The swing may be a good yak but it has been around a few years.


----------



## L3GACY (Sep 2, 2007)

Gee, I hope it isn't out with the swing and in with the 390. I don't think the 390 is good value at all, not when compared to a Swing, Quest or even a Moken.


----------



## shappy (May 29, 2008)

g'day guys, i was looking at the catch and test paddled it and the viking tempo about a month ago. it was much better then the tempo, but both of these yaks where catching the wind which was up around 15 nots on the day. i looked around at a few others and now have a hobie quest on layby. the quest to me had a similar layout to the catch and i believe alot more for your money. that said i still really enjoyed the test paddle on the misson!!

good luck with it mate!!


----------



## ArWeTherYet (Mar 25, 2007)

Oh my god!! what have they done?? :shock: :shock:

Looks like a cross between a quest/tempo/xfactor.......its got barge written all over it......too short and way too heavy. Where do you put your fishfinder/gps?

They have left out all the best features of the swing.....lightness, good length and width, a place for all the important gear (and what it cant fit you probably dont really need any way), a wet foot well to keep my live bait alive and of coarse the best thing about the swing is it's dead sexy (even makes Dodge look good ;-) :lol: )......man the 390 looks ugly...........just hope Billybob can improve its looks by posing with a big Spaniard next to it.


----------



## Blaen (Jul 4, 2006)

tazzman said:


> went and had another look at it today definately looks the goods.dont know whats going on with pricing though its retailing for 2150.00 :twisted: in devonport so i might have to buy somewhere else and ship in :twisted:the joys of not much competetion you can buy 1 on the mainland then ship it to tassie and save 400.00 :twisted: what a mark up  :? they seem to retail between 1600 and 1700 i can buy a hobie outback for about an extra 200.any way ive had my winge will give malibu a call see what sort of deal they can do  cheers taz


Taz,

My mate Barry paid under $1600 for his from Snowgum in Hobart, if you gave them a call they could freight one up to you for no more than an extra $40 I reckon. Worth giving them a call at least.


----------



## wopfish (Dec 4, 2006)

petanquedon said:


> The swing is dead.


Not so sure on that one !!!!!!

Simple - sturdy - practical and trustworthy at a good price ........... those kind of pedigrees never go out of fashion in fact I think you would call it a "CLASSIC" 8) 8)


----------



## Rstanek (Nov 5, 2007)

ArWeTherYet said:


> Oh my god!! what have they done?? :shock: :shock:
> 
> Looks like a cross between a quest/tempo/xfactor.......its got barge written all over it......too short and way too heavy.

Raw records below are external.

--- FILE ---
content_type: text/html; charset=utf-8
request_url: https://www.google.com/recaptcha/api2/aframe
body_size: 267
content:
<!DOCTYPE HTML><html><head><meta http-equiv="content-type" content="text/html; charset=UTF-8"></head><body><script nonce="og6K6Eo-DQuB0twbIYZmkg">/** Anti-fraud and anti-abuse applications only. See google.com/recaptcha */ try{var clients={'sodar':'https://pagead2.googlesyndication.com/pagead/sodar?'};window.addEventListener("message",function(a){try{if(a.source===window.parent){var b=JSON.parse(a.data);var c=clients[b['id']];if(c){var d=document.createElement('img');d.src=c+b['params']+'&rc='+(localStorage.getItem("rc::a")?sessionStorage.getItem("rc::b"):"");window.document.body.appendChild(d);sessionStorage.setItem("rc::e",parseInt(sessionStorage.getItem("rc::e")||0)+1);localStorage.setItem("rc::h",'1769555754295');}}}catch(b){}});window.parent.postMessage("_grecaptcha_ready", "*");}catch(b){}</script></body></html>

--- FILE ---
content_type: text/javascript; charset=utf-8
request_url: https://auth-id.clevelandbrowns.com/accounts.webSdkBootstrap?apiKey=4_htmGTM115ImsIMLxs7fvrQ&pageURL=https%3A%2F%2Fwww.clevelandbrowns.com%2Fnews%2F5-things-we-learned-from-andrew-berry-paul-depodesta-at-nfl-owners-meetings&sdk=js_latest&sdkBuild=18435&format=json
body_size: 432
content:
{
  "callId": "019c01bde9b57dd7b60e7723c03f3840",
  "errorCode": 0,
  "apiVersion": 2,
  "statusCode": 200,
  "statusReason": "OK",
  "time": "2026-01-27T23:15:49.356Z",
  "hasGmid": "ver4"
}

Where do you put your fishfinder/gps?
> 
> They have left out all the best features of the swing.....lightness, good length and width, a place for all the important gear (and what it cant fit you probably dont really need any way), a wet foot well to keep my live bait alive and of coarse the best thing about the swing is it's dead sexy (even makes Dodge look good ;-) :lol: )......man the 390 looks ugly...........just hope Billybob can improve its looks by posing with a big Spaniard next to it.

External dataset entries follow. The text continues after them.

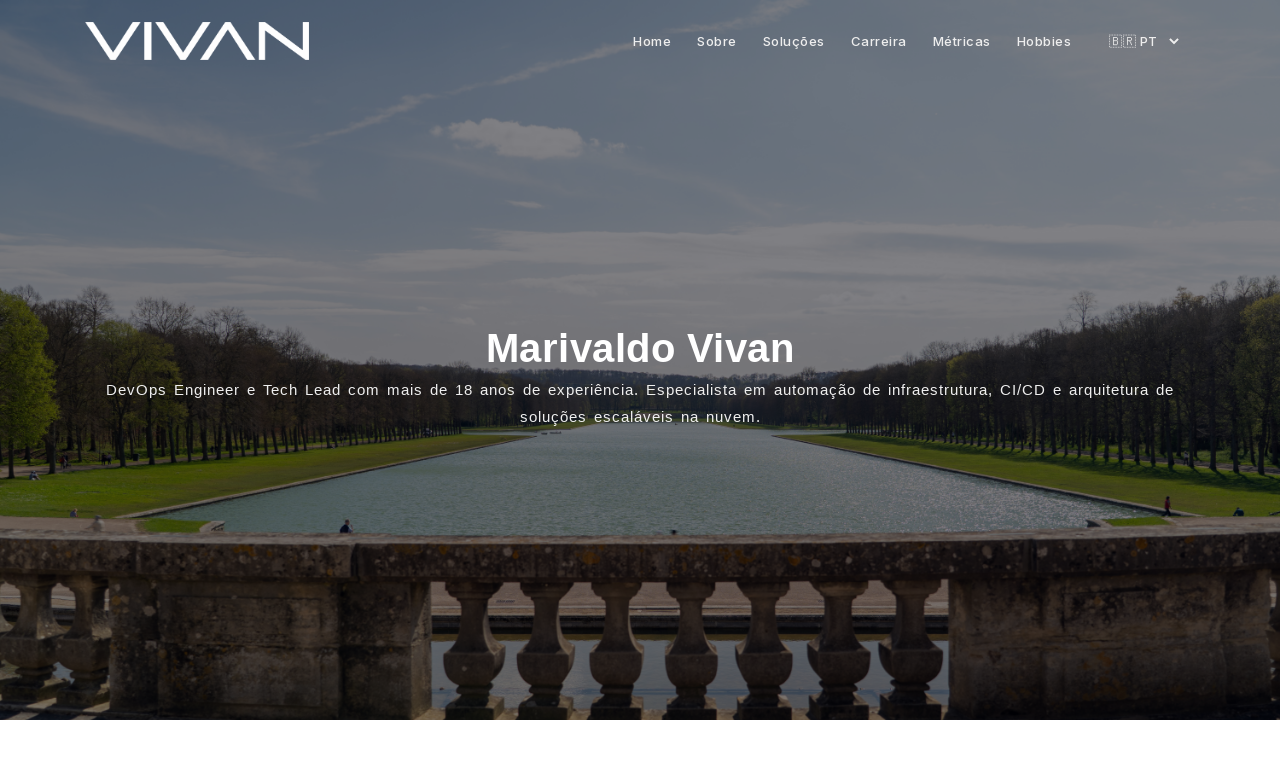

--- FILE ---
content_type: text/html; charset=utf-8
request_url: https://vivan.dev/
body_size: 26
content:
<!DOCTYPE html>
<html lang="en">

<head>
  <meta charset="UTF-8" />
  <link rel="icon" href="@/favicon.ico" />
  <meta name="viewport" content="width=device-width, initial-scale=1.0" />
  <link rel="stylesheet" href="https://cdnjs.cloudflare.com/ajax/libs/Swiper/3.4.2/css/swiper.min.css" />
  <title>Vivan</title>
  <script type="module" crossorigin src="/assets/index-_iQ9XPRJ.js"></script>
  <link rel="stylesheet" crossorigin href="/assets/index-B_3bkeg2.css">
</head>

<body>
  <div id="app"></div>
  <!-- custom scripts -->
  <script src="https://cdnjs.cloudflare.com/ajax/libs/Swiper/3.4.2/js/swiper.min.js"></script>
  <!-- <script src="js/timeline.js"></script> -->
</body>

</html>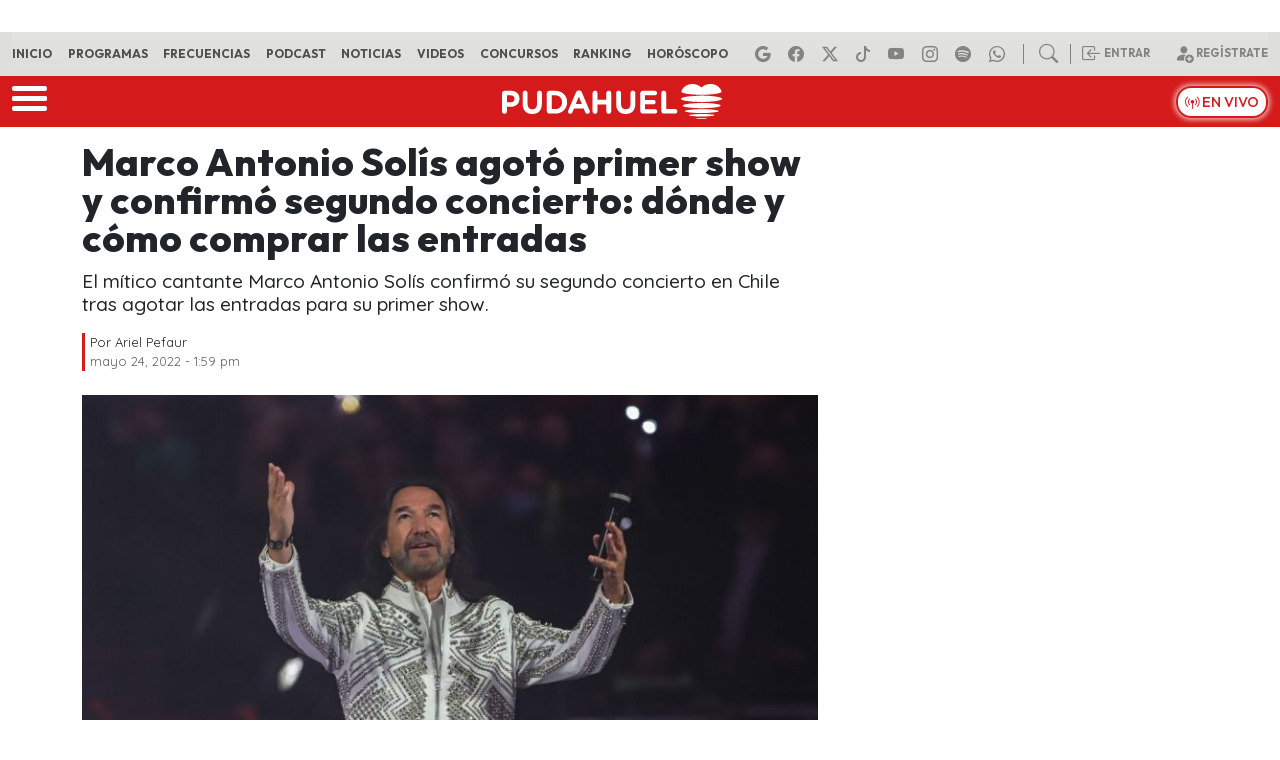

--- FILE ---
content_type: application/x-javascript;charset=utf-8
request_url: https://smetrics.pudahuel.cl/id?d_visid_ver=5.4.0&d_fieldgroup=A&mcorgid=2387401053DB208C0A490D4C%40AdobeOrg&mid=71918909475441918398847990682758071592&ts=1769093981937
body_size: -40
content:
{"mid":"71918909475441918398847990682758071592"}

I agree. The one I saw at Collaroy looked pretty damn ugly, kind of a weird, short, backwards tear-drop. But that's just my opinion; it might do it for some people...


----------



## milansek (Apr 20, 2006)

this kayak is bond to be a winner paddles good rides dry and is very fishing friendly and very stable
i like ,
all good milan


----------



## Rstanek (Nov 5, 2007)

Rstanek said:


> The one I saw at Collaroy looked pretty damn ugly, kind of a weird, short, backwards tear-drop. But that's just my opinion; it might do it for some people...


Oops. I was looking at the Mission 'Flow'. Went back today to look at the 390 and it actually looks quite nice. The one I saw even came with a huge cooler bag that fits in the rear well - don't know if it's standard, but it looked like a good idea. Also lots of storage areas in the cockpit and looks very sturdy. I was so busy inspecting it, I missed my bus. 

Rowan.


----------